I expected fellow students to come from a range of places, but I never realised how international CAT’s reputation was! In my online seminars I found myself sitting with American volunteers in Uganda, Malaysians in Bhutan and furniture-makers in Australia. All typing our expectations of how climate change will affect buildings in our area. Hard to fit into an hour-and-a-half.

How can I describe the smell of the University of East London library? Well – I can’t, because I doubt that I will ever venture in there, but I lurrve their electronic journals. Roll out tired clichés about kids and candy stores, because each article about sustainability indicators tended to reference another 15 who in turn each referenced another 15. And they all seemed to be in Ecological Indicators. I took to thumbing, in a virtualised way, through all the copies, and after a while everything started to look relevant, interesting, or both. I sought help.
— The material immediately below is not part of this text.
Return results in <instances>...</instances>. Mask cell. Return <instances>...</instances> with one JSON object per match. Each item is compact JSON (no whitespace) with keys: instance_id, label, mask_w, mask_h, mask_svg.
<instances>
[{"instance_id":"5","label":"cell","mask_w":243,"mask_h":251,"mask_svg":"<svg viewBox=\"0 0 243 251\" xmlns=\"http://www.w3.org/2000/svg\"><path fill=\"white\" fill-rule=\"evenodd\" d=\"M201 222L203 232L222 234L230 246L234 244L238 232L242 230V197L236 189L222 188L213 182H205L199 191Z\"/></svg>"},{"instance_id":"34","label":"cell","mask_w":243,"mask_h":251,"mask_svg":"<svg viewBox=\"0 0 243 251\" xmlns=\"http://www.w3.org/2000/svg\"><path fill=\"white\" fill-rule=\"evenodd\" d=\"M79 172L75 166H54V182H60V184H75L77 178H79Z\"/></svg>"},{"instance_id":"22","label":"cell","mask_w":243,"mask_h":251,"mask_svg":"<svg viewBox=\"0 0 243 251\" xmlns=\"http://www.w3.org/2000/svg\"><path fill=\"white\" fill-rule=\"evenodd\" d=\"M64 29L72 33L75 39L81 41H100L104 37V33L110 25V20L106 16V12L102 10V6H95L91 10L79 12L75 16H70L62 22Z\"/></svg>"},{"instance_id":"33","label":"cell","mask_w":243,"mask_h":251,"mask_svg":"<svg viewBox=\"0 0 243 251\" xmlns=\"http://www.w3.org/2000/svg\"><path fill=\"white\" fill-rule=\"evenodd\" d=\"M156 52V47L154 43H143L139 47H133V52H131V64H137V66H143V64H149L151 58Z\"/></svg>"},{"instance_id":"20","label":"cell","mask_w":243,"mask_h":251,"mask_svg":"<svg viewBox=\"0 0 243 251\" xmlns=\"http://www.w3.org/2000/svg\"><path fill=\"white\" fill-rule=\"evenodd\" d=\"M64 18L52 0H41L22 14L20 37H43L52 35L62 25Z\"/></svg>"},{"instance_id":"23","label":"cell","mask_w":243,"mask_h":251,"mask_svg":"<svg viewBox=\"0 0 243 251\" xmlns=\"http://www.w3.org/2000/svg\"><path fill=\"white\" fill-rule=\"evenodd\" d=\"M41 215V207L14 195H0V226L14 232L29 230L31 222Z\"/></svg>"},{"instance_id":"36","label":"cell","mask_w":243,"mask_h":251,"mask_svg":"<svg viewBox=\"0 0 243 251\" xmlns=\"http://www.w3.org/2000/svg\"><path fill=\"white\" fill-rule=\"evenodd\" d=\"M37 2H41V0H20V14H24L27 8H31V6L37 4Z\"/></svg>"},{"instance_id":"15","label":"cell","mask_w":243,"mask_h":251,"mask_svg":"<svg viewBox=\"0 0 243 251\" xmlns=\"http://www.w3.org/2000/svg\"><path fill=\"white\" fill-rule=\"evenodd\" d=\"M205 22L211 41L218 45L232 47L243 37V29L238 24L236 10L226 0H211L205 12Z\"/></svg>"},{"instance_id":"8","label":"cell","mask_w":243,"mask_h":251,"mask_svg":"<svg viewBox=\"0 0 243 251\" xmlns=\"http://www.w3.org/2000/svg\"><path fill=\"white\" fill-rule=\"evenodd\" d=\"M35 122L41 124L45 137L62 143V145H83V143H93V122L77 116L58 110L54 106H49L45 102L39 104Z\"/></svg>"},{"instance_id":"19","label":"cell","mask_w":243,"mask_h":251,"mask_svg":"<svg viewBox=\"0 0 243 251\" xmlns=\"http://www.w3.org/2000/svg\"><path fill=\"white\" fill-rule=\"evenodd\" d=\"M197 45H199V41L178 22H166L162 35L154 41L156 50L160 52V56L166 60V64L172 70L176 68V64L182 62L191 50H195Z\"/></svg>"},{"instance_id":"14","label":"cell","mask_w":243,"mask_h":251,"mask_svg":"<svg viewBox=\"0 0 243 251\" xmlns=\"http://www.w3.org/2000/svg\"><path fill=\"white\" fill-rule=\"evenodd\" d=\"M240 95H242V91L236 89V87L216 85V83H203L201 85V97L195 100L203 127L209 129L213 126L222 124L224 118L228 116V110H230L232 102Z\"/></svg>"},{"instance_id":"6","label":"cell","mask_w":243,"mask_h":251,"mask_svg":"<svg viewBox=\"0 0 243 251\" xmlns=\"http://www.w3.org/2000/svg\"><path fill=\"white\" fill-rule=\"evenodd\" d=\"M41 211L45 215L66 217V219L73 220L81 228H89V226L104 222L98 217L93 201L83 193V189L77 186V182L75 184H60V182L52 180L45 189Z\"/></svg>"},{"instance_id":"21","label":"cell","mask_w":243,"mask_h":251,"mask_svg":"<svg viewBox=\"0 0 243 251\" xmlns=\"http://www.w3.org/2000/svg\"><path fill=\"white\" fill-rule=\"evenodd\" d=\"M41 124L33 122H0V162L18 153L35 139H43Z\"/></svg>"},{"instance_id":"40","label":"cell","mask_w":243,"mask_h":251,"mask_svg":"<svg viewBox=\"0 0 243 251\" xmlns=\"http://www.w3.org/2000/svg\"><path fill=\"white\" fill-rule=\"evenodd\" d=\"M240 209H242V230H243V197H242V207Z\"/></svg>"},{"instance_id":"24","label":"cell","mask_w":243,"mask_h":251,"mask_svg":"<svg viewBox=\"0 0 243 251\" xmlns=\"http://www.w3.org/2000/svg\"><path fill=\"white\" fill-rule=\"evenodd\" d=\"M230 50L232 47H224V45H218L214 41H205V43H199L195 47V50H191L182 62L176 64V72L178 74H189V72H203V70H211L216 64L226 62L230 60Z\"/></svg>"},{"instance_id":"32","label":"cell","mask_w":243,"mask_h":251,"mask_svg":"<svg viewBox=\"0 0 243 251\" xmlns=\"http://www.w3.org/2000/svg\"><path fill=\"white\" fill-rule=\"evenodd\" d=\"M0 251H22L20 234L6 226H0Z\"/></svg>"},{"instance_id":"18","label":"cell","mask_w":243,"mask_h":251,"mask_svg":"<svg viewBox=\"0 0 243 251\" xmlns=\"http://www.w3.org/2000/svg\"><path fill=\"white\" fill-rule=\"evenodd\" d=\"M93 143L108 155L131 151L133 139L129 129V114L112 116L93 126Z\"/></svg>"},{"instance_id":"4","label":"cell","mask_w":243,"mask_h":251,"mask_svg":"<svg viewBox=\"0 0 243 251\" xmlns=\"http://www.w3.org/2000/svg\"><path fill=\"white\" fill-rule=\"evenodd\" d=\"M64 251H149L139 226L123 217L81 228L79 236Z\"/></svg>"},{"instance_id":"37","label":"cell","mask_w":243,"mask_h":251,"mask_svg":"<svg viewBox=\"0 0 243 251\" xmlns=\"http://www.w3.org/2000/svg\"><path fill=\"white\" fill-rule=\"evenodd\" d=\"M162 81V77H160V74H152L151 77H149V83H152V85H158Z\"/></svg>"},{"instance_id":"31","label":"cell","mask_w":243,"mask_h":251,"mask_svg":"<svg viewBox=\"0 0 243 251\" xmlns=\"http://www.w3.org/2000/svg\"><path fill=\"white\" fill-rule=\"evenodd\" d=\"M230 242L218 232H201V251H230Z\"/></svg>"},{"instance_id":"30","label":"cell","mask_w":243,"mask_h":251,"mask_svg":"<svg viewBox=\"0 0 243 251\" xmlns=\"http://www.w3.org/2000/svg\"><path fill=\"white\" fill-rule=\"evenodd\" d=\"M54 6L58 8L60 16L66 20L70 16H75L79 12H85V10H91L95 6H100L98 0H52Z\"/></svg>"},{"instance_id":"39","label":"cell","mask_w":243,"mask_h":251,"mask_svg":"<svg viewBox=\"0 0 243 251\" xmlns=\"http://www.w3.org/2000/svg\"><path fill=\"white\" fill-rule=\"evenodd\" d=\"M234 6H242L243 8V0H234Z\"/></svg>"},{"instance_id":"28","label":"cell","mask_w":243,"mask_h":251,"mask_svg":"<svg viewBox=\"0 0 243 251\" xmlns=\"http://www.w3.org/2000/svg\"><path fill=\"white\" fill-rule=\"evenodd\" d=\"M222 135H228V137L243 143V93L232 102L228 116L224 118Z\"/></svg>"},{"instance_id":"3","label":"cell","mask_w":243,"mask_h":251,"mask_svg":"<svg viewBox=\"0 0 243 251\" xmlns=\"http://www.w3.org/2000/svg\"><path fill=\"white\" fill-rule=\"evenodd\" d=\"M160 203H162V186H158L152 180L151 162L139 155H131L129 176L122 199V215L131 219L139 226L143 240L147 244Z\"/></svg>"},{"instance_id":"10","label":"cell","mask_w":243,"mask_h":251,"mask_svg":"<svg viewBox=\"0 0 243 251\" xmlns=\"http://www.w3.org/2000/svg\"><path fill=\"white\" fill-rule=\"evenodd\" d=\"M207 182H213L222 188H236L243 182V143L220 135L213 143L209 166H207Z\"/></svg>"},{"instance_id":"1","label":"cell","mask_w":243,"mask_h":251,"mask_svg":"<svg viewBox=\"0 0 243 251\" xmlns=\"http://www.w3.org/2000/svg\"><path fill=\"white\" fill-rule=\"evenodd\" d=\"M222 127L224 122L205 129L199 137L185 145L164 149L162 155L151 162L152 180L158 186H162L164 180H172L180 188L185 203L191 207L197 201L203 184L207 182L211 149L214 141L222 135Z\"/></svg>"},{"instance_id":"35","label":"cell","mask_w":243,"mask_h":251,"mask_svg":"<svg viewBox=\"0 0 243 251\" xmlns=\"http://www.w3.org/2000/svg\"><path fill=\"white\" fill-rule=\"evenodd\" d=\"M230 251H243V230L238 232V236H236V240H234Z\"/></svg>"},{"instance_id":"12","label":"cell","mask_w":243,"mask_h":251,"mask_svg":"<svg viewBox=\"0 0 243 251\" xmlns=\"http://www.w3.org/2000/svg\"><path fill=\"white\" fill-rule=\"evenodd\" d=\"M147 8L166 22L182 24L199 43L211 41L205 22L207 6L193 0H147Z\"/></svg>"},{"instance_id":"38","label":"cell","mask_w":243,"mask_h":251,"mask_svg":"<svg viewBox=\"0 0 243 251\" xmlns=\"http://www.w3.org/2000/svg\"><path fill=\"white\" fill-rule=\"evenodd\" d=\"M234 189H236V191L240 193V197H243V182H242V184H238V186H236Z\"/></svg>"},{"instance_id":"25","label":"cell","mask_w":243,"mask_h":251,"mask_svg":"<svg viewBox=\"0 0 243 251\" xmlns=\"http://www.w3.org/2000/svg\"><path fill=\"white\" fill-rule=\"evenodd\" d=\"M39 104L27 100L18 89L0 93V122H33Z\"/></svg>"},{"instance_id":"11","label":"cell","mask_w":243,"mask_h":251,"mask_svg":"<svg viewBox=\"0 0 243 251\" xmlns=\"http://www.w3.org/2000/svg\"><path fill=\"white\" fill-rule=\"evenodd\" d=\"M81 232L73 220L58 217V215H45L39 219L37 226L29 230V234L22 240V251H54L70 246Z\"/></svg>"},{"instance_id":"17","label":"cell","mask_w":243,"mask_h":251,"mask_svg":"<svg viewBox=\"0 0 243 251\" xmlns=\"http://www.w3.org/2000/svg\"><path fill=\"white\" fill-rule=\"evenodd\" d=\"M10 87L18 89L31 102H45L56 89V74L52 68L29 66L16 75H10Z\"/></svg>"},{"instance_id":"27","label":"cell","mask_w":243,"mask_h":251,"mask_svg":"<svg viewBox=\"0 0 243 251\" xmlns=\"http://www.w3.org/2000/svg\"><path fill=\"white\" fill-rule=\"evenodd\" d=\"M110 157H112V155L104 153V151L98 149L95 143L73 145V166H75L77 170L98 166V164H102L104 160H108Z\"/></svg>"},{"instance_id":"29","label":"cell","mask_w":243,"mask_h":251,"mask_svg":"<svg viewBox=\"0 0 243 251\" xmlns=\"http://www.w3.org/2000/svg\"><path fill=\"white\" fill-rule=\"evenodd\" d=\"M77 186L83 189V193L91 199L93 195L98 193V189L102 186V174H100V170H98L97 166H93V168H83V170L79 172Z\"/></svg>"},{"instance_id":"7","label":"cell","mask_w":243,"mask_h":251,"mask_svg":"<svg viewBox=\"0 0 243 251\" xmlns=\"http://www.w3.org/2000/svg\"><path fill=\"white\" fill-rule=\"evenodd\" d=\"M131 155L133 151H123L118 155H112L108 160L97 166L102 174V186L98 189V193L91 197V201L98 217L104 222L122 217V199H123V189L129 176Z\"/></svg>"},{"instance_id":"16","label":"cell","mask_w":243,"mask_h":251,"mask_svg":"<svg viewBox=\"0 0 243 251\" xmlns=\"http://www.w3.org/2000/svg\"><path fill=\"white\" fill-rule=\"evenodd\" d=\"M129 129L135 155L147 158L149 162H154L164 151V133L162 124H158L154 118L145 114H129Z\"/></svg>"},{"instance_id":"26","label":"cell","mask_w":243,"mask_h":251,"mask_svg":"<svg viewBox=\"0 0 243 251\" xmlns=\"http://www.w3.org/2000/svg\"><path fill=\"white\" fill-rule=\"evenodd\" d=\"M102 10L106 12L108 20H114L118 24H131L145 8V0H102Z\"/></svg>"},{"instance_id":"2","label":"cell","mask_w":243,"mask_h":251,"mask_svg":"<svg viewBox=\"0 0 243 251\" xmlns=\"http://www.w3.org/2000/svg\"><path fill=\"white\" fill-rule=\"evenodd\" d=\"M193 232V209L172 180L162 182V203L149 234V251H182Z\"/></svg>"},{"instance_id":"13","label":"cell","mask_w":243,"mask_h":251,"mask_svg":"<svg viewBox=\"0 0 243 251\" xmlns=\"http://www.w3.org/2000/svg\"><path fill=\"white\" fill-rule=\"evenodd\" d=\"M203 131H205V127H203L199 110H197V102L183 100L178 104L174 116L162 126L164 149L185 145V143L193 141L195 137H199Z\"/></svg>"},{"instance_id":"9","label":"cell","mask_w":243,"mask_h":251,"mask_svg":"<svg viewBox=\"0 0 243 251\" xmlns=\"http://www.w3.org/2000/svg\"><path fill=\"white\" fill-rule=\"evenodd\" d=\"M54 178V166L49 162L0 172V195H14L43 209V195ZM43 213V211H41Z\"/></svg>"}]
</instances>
Surprisingly, we are normally encouraged to choose our own essay titles for each module. Happily for the opening module, we were given a range of possible essay titles to choose from. I went for a thorny question about measuring sustainability, because I had helped review Defra’s (Department for Environment, Food and Rural Affairs) new sustainability indicators, and had also developed tools for measuring the sustainability of DWP’s policies.

I’ve done many new and unexpected things in the past 2 months, but a particular highpoint was retreating to bed early with my netbook so I could listen to Nick Baker’s podcast, whilst my partner watched Downton Abbey downstairs. This is the good life! Ventilation and condensation beckon.